-- START --

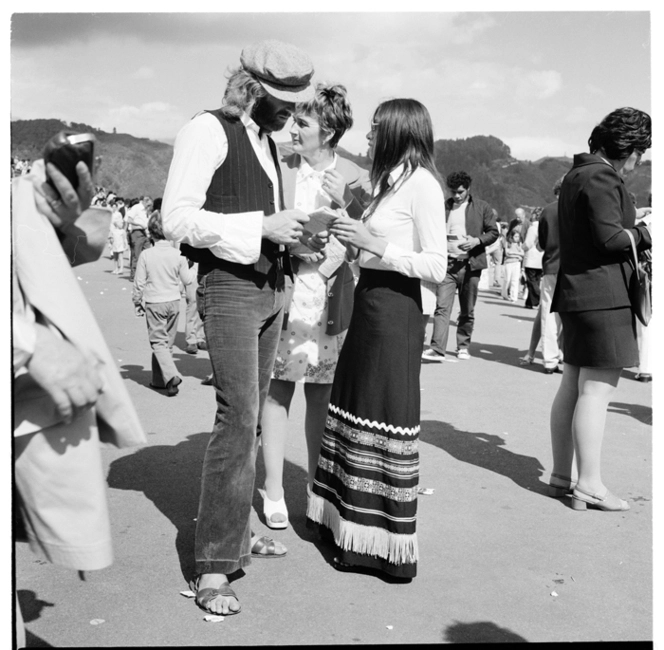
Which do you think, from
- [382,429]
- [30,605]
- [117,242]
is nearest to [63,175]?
[30,605]

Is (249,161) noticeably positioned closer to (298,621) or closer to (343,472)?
(343,472)

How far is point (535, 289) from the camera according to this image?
15.2 meters

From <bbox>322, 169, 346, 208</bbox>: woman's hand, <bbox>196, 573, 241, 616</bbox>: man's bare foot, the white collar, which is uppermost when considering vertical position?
the white collar

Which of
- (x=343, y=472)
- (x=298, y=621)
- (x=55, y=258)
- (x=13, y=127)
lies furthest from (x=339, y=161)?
(x=55, y=258)

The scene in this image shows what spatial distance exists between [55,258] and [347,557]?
7.43 feet

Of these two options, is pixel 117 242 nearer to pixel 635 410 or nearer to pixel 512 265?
pixel 512 265

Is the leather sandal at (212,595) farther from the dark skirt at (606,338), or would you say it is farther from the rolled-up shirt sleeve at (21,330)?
the dark skirt at (606,338)

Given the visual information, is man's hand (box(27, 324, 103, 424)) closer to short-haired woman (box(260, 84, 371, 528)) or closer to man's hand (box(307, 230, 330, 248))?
man's hand (box(307, 230, 330, 248))

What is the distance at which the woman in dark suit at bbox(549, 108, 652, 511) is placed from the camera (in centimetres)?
457

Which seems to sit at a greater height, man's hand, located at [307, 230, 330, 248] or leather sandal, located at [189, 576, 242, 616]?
man's hand, located at [307, 230, 330, 248]

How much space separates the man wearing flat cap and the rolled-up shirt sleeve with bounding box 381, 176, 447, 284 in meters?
0.54

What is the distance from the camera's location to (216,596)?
3.43 metres

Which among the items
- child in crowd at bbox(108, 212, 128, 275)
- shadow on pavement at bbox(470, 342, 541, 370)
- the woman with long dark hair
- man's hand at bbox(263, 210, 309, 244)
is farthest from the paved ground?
child in crowd at bbox(108, 212, 128, 275)

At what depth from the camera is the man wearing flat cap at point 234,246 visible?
130 inches
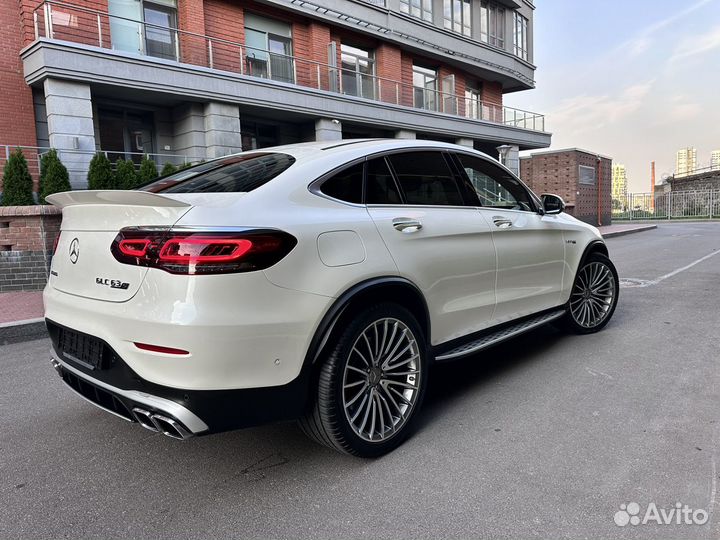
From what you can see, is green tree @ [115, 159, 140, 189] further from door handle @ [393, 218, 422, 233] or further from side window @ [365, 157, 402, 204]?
door handle @ [393, 218, 422, 233]

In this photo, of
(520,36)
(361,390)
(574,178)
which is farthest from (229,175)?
(520,36)

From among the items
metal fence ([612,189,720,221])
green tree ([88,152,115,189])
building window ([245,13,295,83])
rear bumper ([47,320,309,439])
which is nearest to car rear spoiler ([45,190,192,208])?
rear bumper ([47,320,309,439])

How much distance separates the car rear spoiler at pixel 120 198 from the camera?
2301 millimetres

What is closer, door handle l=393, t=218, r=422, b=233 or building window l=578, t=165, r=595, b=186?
door handle l=393, t=218, r=422, b=233

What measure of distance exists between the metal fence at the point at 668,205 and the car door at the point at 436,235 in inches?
1512

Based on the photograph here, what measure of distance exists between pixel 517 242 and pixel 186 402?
2.69 meters

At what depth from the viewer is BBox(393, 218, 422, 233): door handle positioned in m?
2.95

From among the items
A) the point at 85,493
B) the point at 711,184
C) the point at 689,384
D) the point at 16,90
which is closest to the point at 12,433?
the point at 85,493

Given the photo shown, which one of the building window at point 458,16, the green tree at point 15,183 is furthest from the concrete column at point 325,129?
the building window at point 458,16

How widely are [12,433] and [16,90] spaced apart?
12.5 metres

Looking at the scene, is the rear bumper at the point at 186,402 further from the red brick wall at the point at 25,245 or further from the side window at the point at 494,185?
the red brick wall at the point at 25,245

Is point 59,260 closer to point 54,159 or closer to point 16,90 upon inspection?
point 54,159

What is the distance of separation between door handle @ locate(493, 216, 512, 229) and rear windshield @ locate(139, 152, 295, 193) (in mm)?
1600

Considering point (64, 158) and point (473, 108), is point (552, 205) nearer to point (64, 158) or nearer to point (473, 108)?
point (64, 158)
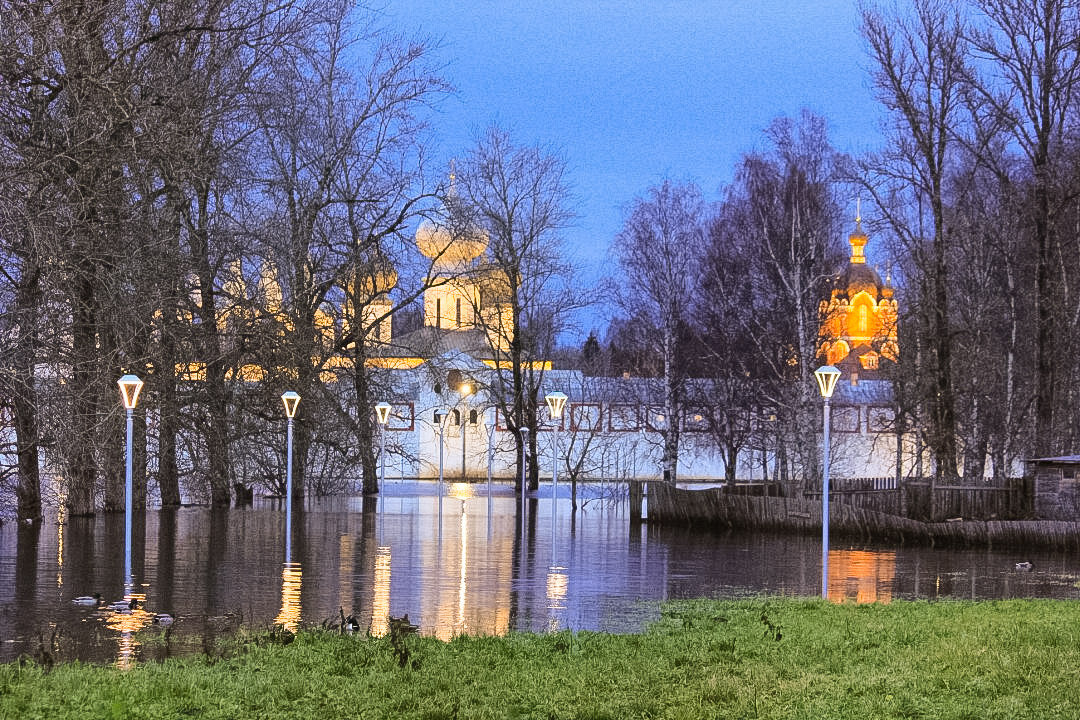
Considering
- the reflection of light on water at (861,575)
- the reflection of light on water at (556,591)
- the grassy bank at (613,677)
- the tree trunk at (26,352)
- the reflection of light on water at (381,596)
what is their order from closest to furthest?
the grassy bank at (613,677) < the reflection of light on water at (381,596) < the reflection of light on water at (556,591) < the reflection of light on water at (861,575) < the tree trunk at (26,352)

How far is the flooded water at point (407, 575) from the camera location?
1463 centimetres

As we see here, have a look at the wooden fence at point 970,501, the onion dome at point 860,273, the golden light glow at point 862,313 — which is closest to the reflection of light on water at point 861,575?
the wooden fence at point 970,501

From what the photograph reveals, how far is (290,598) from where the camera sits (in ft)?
55.4

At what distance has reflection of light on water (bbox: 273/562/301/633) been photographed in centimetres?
1454

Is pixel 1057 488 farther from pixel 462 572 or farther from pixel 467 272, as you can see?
pixel 467 272

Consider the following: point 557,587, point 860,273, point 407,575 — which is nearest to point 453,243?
point 407,575

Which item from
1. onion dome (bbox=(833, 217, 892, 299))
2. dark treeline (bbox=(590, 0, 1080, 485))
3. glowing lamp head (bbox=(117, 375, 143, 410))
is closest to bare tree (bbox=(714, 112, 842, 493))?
dark treeline (bbox=(590, 0, 1080, 485))

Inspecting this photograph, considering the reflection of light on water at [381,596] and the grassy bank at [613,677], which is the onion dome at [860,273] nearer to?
the reflection of light on water at [381,596]

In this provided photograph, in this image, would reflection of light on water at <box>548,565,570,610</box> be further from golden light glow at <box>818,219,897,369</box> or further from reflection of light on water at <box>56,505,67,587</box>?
golden light glow at <box>818,219,897,369</box>

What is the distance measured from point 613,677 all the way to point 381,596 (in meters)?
6.70

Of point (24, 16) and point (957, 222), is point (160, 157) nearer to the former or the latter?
point (24, 16)

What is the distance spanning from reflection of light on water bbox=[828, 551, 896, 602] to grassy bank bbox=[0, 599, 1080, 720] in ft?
15.5

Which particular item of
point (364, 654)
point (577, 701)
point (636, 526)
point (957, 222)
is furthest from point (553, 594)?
point (957, 222)

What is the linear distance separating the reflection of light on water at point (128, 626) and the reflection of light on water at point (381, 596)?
2171 mm
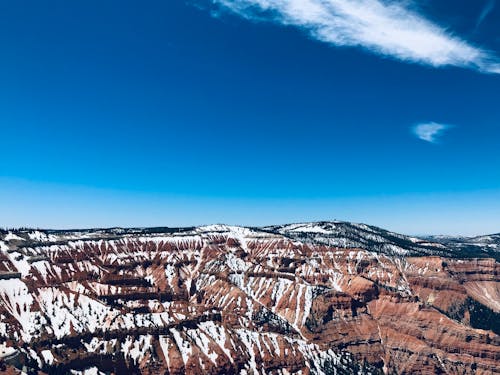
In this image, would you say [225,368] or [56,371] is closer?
[56,371]

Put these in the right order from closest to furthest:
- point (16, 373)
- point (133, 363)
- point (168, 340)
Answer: point (16, 373), point (133, 363), point (168, 340)

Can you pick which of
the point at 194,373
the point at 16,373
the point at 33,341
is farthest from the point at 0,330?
the point at 194,373

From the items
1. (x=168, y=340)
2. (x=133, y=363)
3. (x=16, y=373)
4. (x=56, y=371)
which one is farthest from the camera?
(x=168, y=340)

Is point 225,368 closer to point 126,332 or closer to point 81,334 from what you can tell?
point 126,332

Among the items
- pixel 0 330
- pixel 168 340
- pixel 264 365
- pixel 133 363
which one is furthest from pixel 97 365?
pixel 264 365

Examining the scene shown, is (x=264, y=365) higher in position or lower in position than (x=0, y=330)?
lower

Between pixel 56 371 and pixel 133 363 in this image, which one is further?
pixel 133 363

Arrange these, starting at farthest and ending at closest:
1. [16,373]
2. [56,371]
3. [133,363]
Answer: [133,363]
[56,371]
[16,373]

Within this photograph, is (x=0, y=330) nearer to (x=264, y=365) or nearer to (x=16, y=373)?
(x=16, y=373)

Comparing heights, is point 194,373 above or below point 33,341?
below
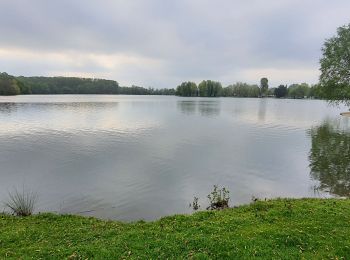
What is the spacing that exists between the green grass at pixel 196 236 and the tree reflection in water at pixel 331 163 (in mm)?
6661

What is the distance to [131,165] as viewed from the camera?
20.9 meters

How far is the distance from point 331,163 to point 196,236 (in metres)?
18.3

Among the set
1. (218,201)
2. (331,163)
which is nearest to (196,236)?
(218,201)

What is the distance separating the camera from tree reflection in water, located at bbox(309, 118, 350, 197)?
17.1 meters

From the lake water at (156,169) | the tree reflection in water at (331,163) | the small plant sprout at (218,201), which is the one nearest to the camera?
the small plant sprout at (218,201)

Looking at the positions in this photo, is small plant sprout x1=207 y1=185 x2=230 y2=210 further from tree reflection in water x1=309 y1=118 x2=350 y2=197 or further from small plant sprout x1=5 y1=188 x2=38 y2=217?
small plant sprout x1=5 y1=188 x2=38 y2=217

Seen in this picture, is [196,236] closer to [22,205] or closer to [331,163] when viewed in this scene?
[22,205]

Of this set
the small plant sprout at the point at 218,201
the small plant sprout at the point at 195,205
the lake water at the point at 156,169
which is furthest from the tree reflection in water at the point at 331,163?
the small plant sprout at the point at 195,205

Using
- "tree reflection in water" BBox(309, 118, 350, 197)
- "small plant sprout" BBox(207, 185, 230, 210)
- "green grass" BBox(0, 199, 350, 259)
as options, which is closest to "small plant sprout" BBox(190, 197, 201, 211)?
"small plant sprout" BBox(207, 185, 230, 210)

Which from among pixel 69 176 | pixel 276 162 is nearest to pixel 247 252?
pixel 69 176

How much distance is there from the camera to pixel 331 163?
22547 mm

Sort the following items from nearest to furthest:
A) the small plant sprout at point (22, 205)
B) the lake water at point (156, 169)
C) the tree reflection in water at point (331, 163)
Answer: the small plant sprout at point (22, 205) → the lake water at point (156, 169) → the tree reflection in water at point (331, 163)

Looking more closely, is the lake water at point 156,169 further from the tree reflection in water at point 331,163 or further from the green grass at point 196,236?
the green grass at point 196,236

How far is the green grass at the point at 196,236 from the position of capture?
736cm
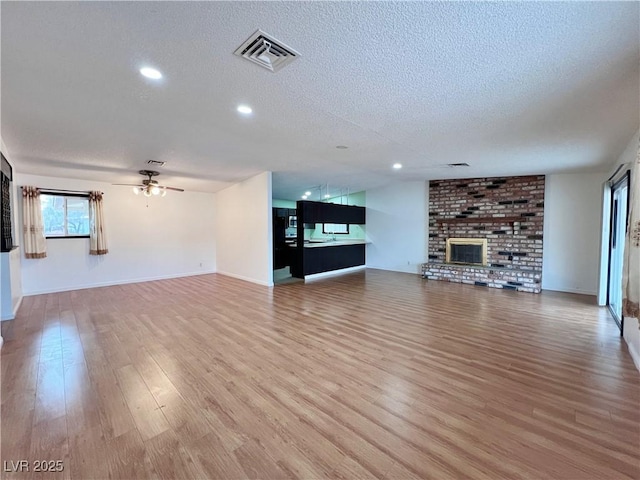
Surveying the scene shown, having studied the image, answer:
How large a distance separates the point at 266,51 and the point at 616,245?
5838 mm

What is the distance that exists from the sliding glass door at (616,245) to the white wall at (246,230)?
→ 5978mm

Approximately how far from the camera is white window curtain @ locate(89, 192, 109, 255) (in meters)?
6.21

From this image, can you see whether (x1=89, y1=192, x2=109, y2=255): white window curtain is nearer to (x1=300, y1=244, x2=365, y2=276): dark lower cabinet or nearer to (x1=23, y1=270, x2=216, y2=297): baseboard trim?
(x1=23, y1=270, x2=216, y2=297): baseboard trim

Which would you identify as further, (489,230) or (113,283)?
(489,230)

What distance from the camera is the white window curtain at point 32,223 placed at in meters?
5.39

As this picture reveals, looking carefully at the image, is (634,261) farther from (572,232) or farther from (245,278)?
(245,278)

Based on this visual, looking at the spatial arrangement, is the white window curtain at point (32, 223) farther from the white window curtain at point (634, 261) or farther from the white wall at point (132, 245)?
the white window curtain at point (634, 261)

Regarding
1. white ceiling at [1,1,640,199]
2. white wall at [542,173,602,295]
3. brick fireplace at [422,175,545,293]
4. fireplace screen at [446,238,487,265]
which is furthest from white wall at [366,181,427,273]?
white ceiling at [1,1,640,199]

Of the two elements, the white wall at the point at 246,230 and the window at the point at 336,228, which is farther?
the window at the point at 336,228

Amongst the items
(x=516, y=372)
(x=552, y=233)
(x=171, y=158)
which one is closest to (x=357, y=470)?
(x=516, y=372)

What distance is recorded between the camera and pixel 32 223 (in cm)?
543

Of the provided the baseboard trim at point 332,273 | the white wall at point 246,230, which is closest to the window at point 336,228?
the baseboard trim at point 332,273

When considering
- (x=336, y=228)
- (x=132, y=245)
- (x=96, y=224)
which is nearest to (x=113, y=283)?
(x=132, y=245)

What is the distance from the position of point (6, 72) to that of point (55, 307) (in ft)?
13.7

-- END --

▸ **The request**
Output the listing as a Markdown table with the columns Row and Line. Begin at the start of the listing and stop after the line that contains "3.43 metres". Put each nonblank line in its own numbered row, and leave out blank lines and the pictures.

▸ **Correct result**
| Row | Line |
|---|---|
| 1 | Which do you think, from |
| 2 | - [382,429] |
| 3 | - [30,605] |
| 4 | - [117,242] |
| 5 | is nearest to [63,175]? |
| 6 | [30,605] |
| 7 | Is (249,161) noticeably positioned closer to (298,621) or closer to (343,472)? |
| 8 | (343,472) |
| 9 | How far is point (535, 289) from the camera according to this image? |
| 10 | 15.2 meters |
| 11 | From <bbox>322, 169, 346, 208</bbox>: woman's hand, <bbox>196, 573, 241, 616</bbox>: man's bare foot, the white collar, which is uppermost when considering vertical position? |
| 12 | the white collar |
| 13 | Which of |
| 14 | - (x=343, y=472) |
| 15 | - (x=298, y=621) |
| 16 | - (x=55, y=258) |
| 17 | - (x=13, y=127) |
| 18 | lies furthest from (x=339, y=161)? |
| 19 | (x=55, y=258) |
| 20 | The scene in this image shows what spatial distance exists between [55,258] and [347,557]? |
| 21 | 7.43 feet |
| 22 | Of these two options, is pixel 117 242 nearer to pixel 635 410 or nearer to pixel 512 265? |
| 23 | pixel 512 265 |
| 24 | Is the leather sandal at (212,595) farther from the dark skirt at (606,338), or would you say it is farther from the rolled-up shirt sleeve at (21,330)? |
| 25 | the dark skirt at (606,338) |
| 26 | Given the visual information, is man's hand (box(27, 324, 103, 424)) closer to short-haired woman (box(260, 84, 371, 528)) or closer to man's hand (box(307, 230, 330, 248))? |
| 27 | man's hand (box(307, 230, 330, 248)) |
| 28 | What is the distance at which the woman in dark suit at bbox(549, 108, 652, 511) is placed from the camera (in centimetres)? |
| 29 | 457 |
| 30 | Which seems to sit at a greater height, man's hand, located at [307, 230, 330, 248] or leather sandal, located at [189, 576, 242, 616]? |
| 31 | man's hand, located at [307, 230, 330, 248] |
| 32 | How much space separates the man wearing flat cap and the rolled-up shirt sleeve with bounding box 381, 176, 447, 284 in meters? |
| 33 | 0.54 |
| 34 | What is the distance from the camera's location to (216,596)? |
| 35 | 3.43 metres |